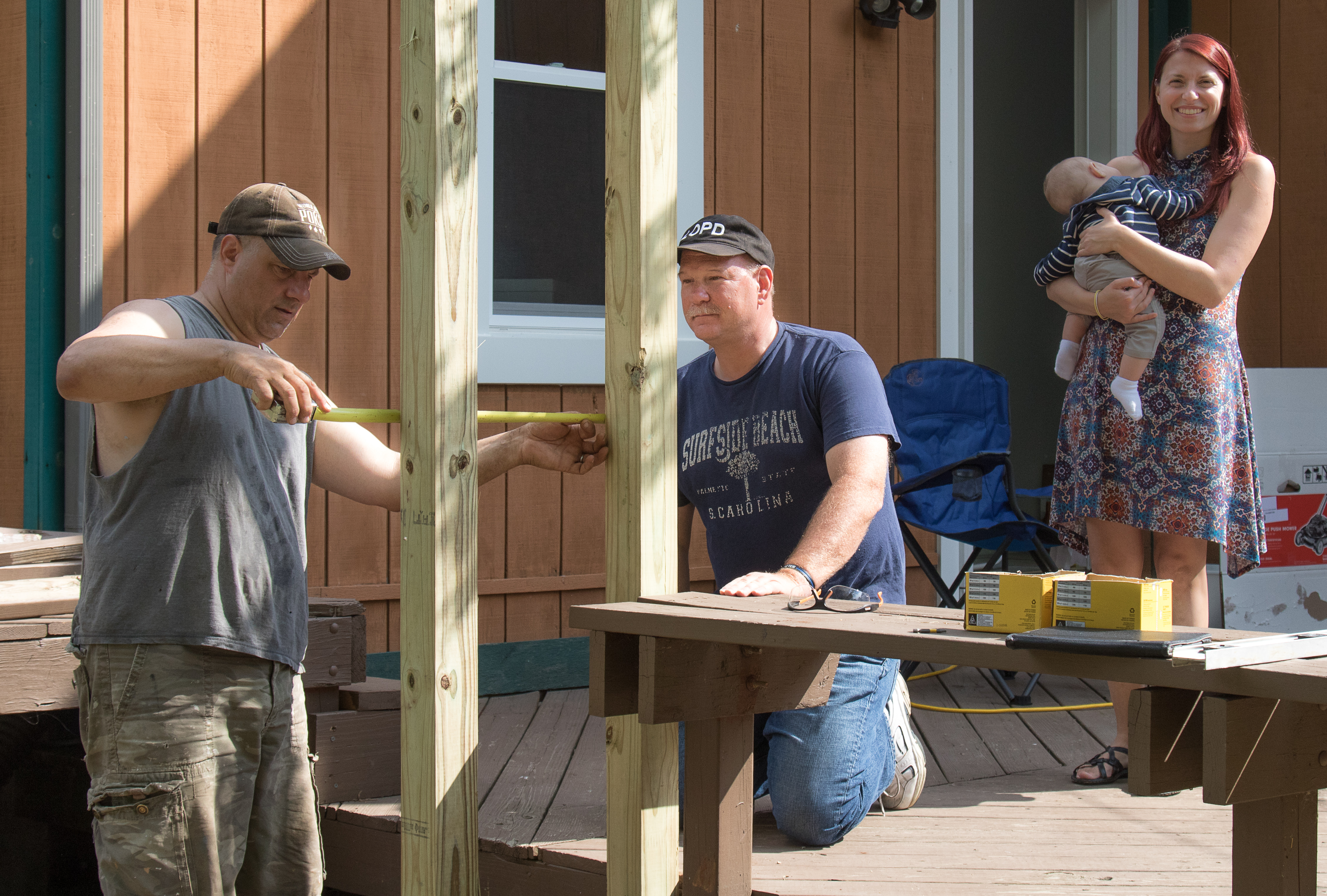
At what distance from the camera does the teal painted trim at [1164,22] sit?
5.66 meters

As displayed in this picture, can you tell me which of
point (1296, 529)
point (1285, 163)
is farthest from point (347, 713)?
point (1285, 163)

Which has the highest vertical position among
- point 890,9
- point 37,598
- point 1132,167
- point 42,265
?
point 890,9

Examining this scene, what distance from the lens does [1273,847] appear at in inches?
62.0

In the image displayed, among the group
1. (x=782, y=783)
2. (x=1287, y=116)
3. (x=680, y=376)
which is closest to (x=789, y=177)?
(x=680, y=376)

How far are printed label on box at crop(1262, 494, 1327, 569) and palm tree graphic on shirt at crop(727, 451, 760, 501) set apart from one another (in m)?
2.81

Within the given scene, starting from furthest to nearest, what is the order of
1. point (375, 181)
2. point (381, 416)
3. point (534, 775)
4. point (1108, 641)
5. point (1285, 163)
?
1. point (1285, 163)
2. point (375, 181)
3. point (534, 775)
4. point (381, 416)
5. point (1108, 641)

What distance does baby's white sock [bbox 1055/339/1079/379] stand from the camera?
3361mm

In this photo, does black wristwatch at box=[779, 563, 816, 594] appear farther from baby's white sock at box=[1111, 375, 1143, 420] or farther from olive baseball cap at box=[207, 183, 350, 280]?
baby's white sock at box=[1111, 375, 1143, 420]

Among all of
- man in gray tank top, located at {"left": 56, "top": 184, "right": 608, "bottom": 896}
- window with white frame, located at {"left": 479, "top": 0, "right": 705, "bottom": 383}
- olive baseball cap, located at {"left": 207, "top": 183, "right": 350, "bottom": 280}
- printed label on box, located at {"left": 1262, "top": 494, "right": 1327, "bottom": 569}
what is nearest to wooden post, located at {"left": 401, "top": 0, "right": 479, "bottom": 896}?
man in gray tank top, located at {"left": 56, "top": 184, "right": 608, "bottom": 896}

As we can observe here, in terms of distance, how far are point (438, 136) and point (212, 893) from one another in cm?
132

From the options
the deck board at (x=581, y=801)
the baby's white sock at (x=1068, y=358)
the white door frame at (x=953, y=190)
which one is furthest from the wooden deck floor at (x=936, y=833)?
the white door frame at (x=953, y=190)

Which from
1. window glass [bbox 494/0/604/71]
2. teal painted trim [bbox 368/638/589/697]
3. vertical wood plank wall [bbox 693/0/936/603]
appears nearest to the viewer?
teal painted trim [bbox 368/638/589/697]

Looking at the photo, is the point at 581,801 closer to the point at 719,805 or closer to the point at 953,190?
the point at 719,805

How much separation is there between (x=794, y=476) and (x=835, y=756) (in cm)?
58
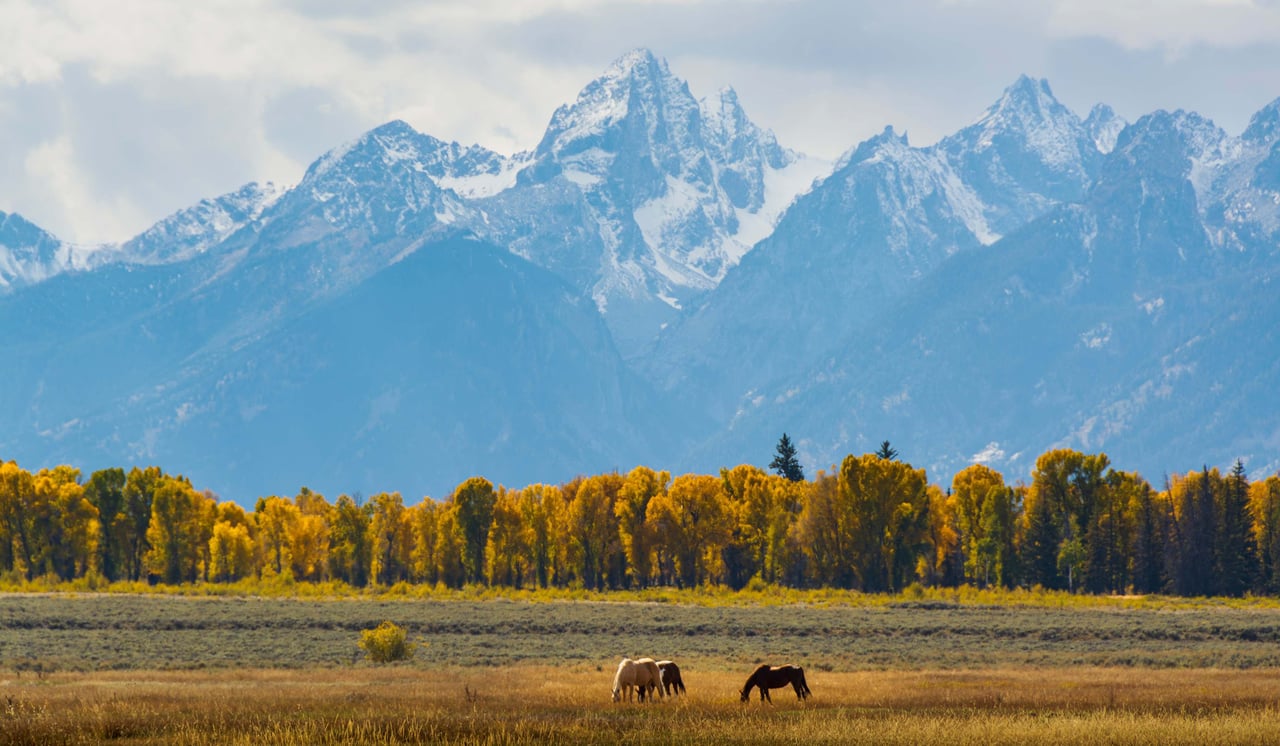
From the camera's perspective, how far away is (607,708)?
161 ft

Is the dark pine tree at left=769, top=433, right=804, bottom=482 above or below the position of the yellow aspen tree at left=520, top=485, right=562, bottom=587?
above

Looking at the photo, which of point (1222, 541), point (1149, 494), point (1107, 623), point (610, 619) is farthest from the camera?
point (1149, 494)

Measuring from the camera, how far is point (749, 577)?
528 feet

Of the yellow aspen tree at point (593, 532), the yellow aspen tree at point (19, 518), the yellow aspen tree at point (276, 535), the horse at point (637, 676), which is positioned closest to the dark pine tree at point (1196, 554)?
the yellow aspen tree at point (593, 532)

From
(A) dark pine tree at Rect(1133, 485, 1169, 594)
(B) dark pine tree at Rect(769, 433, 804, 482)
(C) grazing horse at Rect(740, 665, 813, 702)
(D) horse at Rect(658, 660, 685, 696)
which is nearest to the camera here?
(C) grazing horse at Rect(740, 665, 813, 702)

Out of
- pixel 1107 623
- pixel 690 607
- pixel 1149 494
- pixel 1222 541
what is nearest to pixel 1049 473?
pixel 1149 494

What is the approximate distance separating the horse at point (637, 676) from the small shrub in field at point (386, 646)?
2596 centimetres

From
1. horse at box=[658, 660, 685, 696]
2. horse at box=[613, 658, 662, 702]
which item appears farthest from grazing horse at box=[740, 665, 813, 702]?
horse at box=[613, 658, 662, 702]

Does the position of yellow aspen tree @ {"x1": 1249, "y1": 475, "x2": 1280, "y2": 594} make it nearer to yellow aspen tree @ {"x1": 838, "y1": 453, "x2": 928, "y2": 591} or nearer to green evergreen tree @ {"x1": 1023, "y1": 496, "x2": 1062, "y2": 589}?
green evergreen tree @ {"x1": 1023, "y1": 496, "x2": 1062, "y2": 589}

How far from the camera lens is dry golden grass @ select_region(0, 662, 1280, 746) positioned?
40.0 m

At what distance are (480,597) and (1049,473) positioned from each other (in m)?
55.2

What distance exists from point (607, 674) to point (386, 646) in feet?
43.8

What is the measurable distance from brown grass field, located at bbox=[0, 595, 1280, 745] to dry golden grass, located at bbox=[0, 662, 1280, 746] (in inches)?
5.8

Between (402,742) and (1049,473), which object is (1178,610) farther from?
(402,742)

————————

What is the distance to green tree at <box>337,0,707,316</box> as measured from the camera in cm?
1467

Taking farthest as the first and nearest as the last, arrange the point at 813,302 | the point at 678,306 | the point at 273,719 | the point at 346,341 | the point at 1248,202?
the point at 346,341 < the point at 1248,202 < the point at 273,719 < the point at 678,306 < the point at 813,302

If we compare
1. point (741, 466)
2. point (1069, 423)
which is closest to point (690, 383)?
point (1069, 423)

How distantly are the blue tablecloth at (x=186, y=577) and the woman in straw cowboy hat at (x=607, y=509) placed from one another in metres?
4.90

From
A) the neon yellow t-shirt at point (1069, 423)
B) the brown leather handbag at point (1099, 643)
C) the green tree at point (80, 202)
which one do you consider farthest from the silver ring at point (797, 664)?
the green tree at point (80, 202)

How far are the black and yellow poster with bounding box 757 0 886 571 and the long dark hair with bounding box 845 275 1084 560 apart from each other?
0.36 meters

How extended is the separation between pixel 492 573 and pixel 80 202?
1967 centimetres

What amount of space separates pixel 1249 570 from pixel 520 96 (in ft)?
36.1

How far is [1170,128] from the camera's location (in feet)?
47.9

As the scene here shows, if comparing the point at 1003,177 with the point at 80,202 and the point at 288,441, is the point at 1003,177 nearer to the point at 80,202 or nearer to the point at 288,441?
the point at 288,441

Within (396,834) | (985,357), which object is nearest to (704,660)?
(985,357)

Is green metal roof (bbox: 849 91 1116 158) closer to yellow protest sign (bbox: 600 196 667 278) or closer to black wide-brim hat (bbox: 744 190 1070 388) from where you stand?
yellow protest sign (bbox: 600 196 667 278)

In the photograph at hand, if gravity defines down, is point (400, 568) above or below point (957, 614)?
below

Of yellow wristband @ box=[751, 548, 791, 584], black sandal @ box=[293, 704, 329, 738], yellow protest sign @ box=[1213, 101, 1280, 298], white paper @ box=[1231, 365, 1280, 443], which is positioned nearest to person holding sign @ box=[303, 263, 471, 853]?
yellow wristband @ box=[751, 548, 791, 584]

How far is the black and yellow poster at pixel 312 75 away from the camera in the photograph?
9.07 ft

————————

Required work>
Copy the material above exactly, starting with the line containing "What is the distance" and ending with the line containing "0.36 meters", both included.

Answer to this exercise>
What is the distance to green tree at <box>337,0,707,316</box> as measured from the camera in cm?
1467

Taking farthest as the first and nearest as the last, arrange the point at 813,302 | the point at 678,306 | the point at 273,719 | the point at 346,341 | the point at 1248,202?
the point at 346,341 < the point at 1248,202 < the point at 273,719 < the point at 678,306 < the point at 813,302

If we compare
1. point (741, 466)
2. point (1069, 423)
which is closest to point (690, 383)?
point (1069, 423)

How distantly are the blue tablecloth at (x=186, y=577) and the woman in straw cowboy hat at (x=607, y=509) placed from one another in metres?
4.90

From
A) the neon yellow t-shirt at point (1069, 423)
B) the brown leather handbag at point (1099, 643)
C) the green tree at point (80, 202)
which one do you consider farthest from the silver ring at point (797, 664)?
the green tree at point (80, 202)

How far are the black and yellow poster with bounding box 757 0 886 571 and the long dark hair with bounding box 845 275 1084 560 apart from each other?
0.36 meters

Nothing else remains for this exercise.